The problem is, those first three pages are the high point of the book. Maybe it wasn't possible to tell the whole story in that cadence, but I felt that -- with a few notable exceptions, most of which described on-court action -- the novel got prosier and prosier as it went along. The argument could be made that this mirrors the way Josh's swagger and confidence are shaken as the narrative moves along, but I'm not sure I would go that far. I just felt like Kwame Alexander had led with his best material.

I also had one of the problems that I almost always experience with verse novels, which is that the characters felt flat.

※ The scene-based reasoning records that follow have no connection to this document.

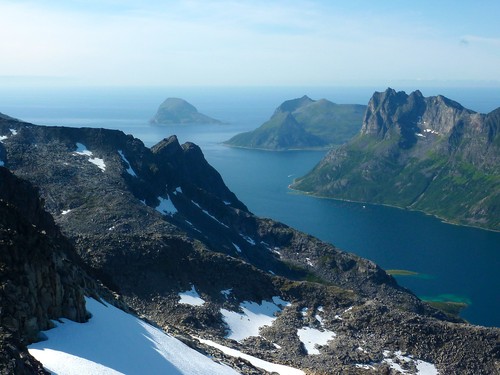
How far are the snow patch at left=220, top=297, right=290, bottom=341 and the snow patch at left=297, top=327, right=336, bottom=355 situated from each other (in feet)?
13.9

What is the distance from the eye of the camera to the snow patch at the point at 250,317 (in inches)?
2579

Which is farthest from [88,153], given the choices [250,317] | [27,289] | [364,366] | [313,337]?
[27,289]

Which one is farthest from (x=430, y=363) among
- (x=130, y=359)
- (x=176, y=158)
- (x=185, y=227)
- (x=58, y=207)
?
(x=176, y=158)

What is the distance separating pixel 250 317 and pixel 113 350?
36.9 metres

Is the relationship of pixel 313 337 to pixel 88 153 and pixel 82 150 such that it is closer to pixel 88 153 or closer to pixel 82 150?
pixel 88 153

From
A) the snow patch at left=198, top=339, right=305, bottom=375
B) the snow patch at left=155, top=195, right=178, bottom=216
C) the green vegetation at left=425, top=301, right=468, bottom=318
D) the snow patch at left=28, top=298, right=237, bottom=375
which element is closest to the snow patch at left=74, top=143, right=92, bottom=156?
the snow patch at left=155, top=195, right=178, bottom=216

Josh is a three-dimensional person, but even the secondary characters -- Josh's twin brother Jordan, Jordan's girlfriend Alexis, the boys' parents -- felt very one-note, and the tertiary characters barely registered for me at all.

The book already has a significant number of defenders, however (five starred reviews, plenty of positive blog notices, and cover blurbs from a laundry list of first-tier authors). To be fair, there are things it does very well. Alexander certainly knows his basketball, and anyone who's a hoops fan will be able to pick up on that right away. It's a quick read, and if the plot doesn't offer much in the way of surprises, neither did any of Matt Christopher's, and that never interfered with my enjoyment of his books. And it's nice to see characters who are so often caricatured as cruel and self-absorbed -- exceptionally skilled middle-school athletes -- treated with dignity and respect.

It's interesting to compare The Crossover with my pick for the best verse novel (and possibly the best book of any kind) of the year so far, Caminar. In purely literary terms, I think Caminar is by far the superior book, a technical tour de force with more assured verse, a much stronger protagonist, and more polished use of metaphor. I would champion it for Newbery consideration, and I would not do the same for The Crossover. And yet, I think for most readers, The Crossover will be much easier to love. It's a more accessible story, set in a more familiar environment, and I think it will be an easier book to find a reader for.

As I said, that doesn't mean I believe The Crossover should appear on the Newbery list. I do think, however, that it deserves to be noticed, and to be put into the hands of children who will find much to love about it.